REPUBLIKA.CO.ID, JAKARTA -- Ekonom Universitas Paramadina Wijayanto Samirin mengatakan pemerintahan Prabowo Subianto harus menaruh perhatian besar terhadap empat sektor utama yang mendorong pertumbuhan ekonomi berkualitas. Wijayanto menyampaikan pemerintah Prabowo sebaiknya fokus pada kualitas pertumbuhan ekonomi dan bukan menyasar pada kecepatan pertumbuhan ekonomi.
"Jangan jadikan (target pertumbuhan ekonomi) delapan persen sebagai dogma. Jadikan sesuatu yang dikejar, ok, tapi kalau menjadi dogma delapan persen, itu bahaya," ujar Wijayanto dalam diskusi bertajuk "Prospek Kebijakan Ekonomi Prabowo (Mustahil Tumbuh 8 Persen Tanpa Industrialisasi)" di Jakarta, Ahad (22/9/2024).
Poin kedua, ucap Wijayanto, mendorong kembali sektor industri manufaktur yang merosot di masa sepuluh tahun pemerintahan Joko Widodo (Jokowi). Wijayanto mengaku khawatir dengan perkembangan sektor manufaktur Indonesia ke depan.
Wijayanto teringat dengan kondisi krisis 98 yang mana banyak pengusaha manufaktur beralih ke sektor industri sumber daya alam (SDA). Wijayanto menyebut indikasi peralihan usaha tersebut pun mulai terjadi dalam beberapa tahun terakhir.
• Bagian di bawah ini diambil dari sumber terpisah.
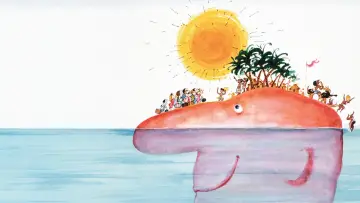 Задник до фільму "Les Bronzés" #1202470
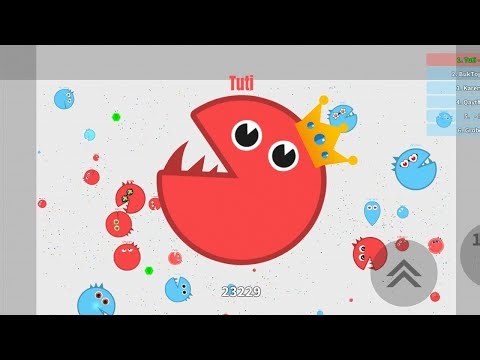 Soul.io | official gameplay part 3 (with music)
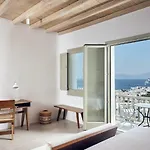 Belvedere Mykonos - Hilltop & - The Leading Of The World Hotel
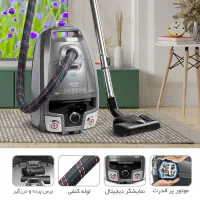 جاروبرقی صنام 2400وات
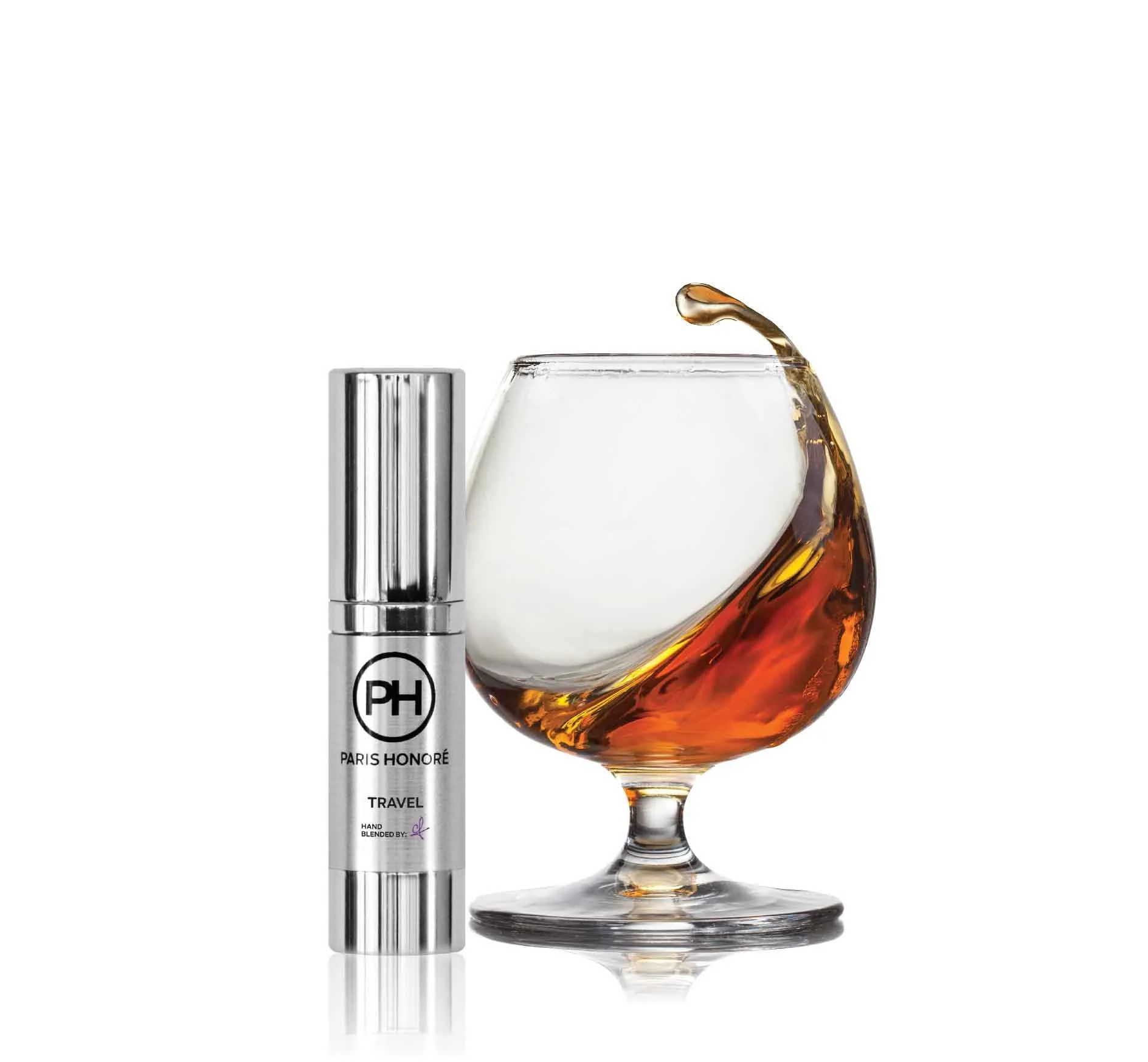 Travel (all-in-one) in DU POUVOIR (cognac   aged cedar)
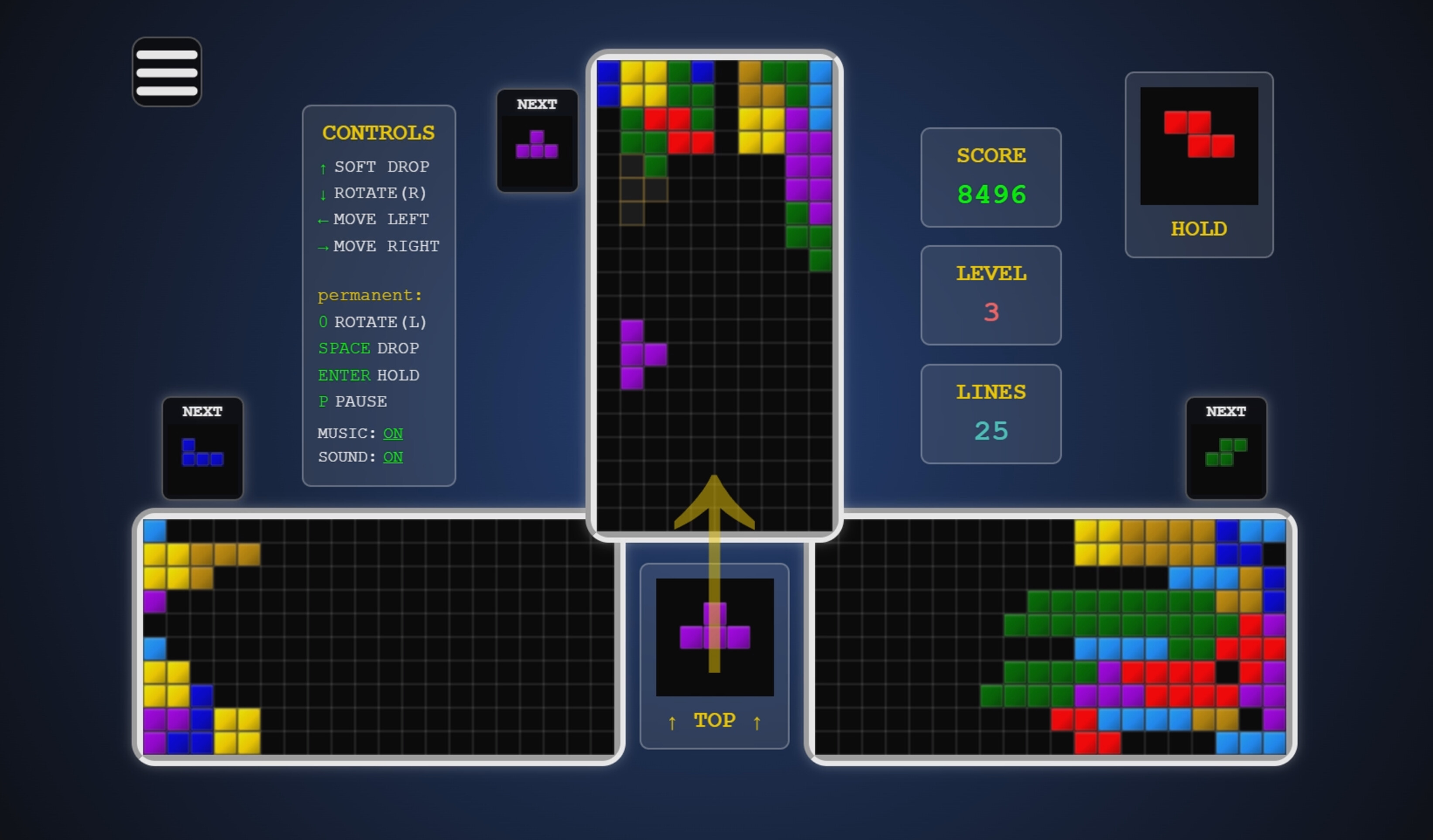 Tetraverse screenshot 8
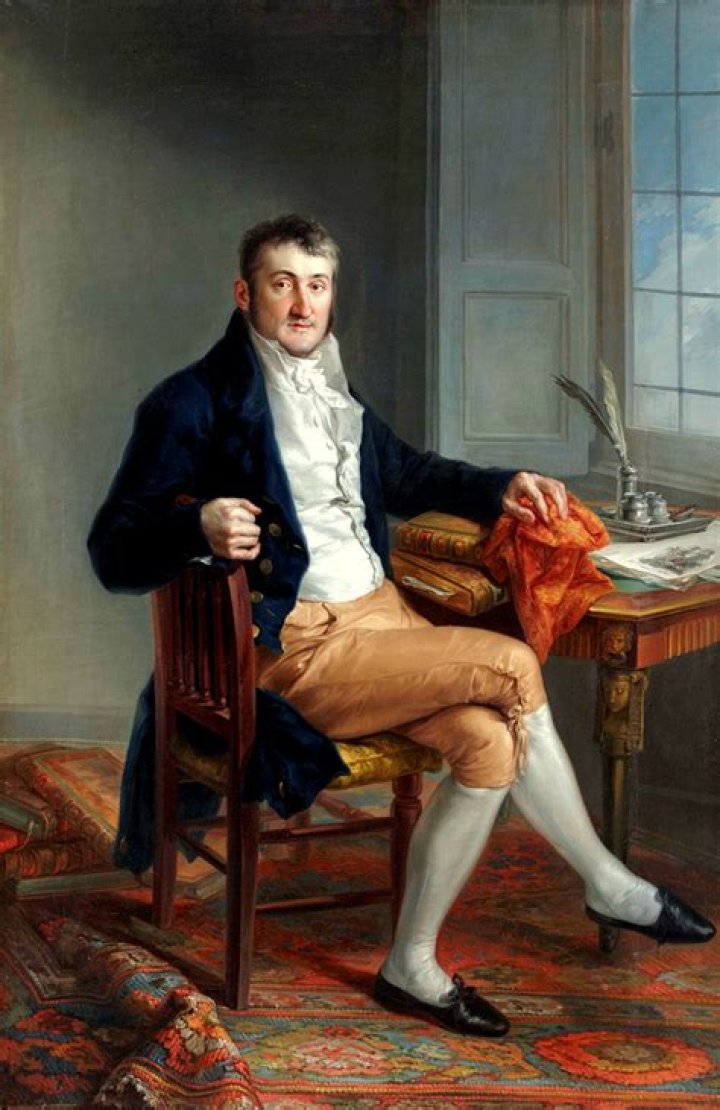 Richard Worsam Meade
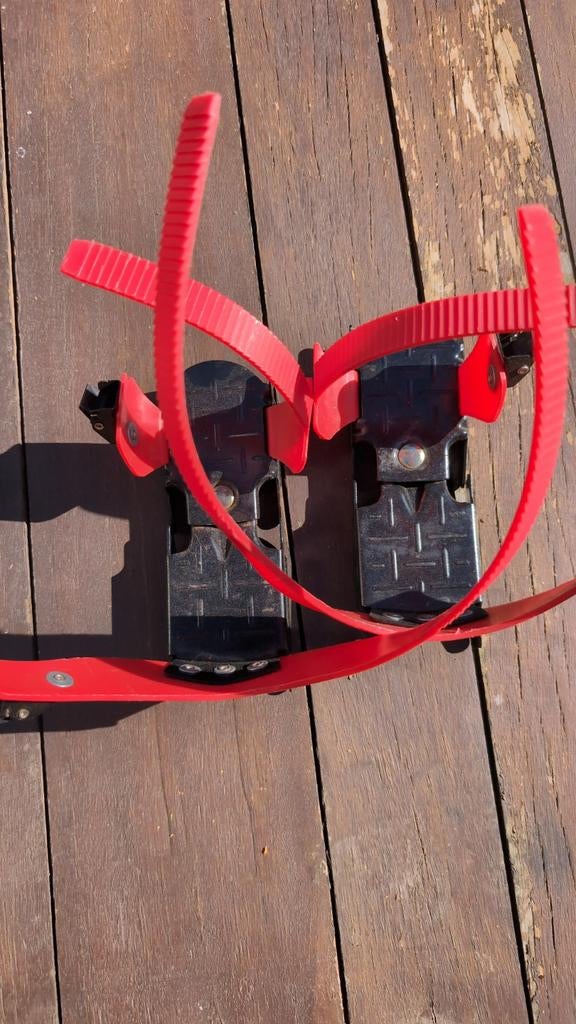 Onderbindschaatsen voor kinderen - Verstelbaar, Sport en Fitness, Schaatsen, Ophalen of Verzenden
"Mereka (pengusaha manufaktur) merasa putus asa tidak dibantu pemerintah. Bayangkan banyak industrialis kita yang hampir putus harapan dan mereka bahkan sudah mempunyai rencana untuk menjadi trader SDA yang lebih minim risiko," ucap Wijayanto.
Poin ketiga, lanjut Wijayanto melanjutkan, pemerintahan Prabowo harus melakukan perencanaan matang dalam mengerjakan sejumlah proyek strategis. Prabowo, ucap Wijayanto, jangan mengulang kesalahan Jokowi yang gegabah dalam membangun sejumlah proyek dengan dampak ekonomi yang minim.
"Jangan terulang lagi model pembangunan seperti kereta cepat dan IKN," sambung dia.
Terakhir, Wijayanto mendorong pemerintahan berikutnya menggunakan mata hati sebelum pengambilan keputusan. Wijayanto menyampaikan dampak pembangunan tak melulu soal angka, melainkan juga aspek sosial seperti lingkungan dan juga kesehatan yang krusial bagi masyarakat.
"Ini yang seringkali absen dalam proses pengambilan keputusan. Semua dibahas seperti angkanya, berapa persen pertumbuhan, tetapi mata hati kita kadang-kadang kurang dikedepankan," kata Wijayanto.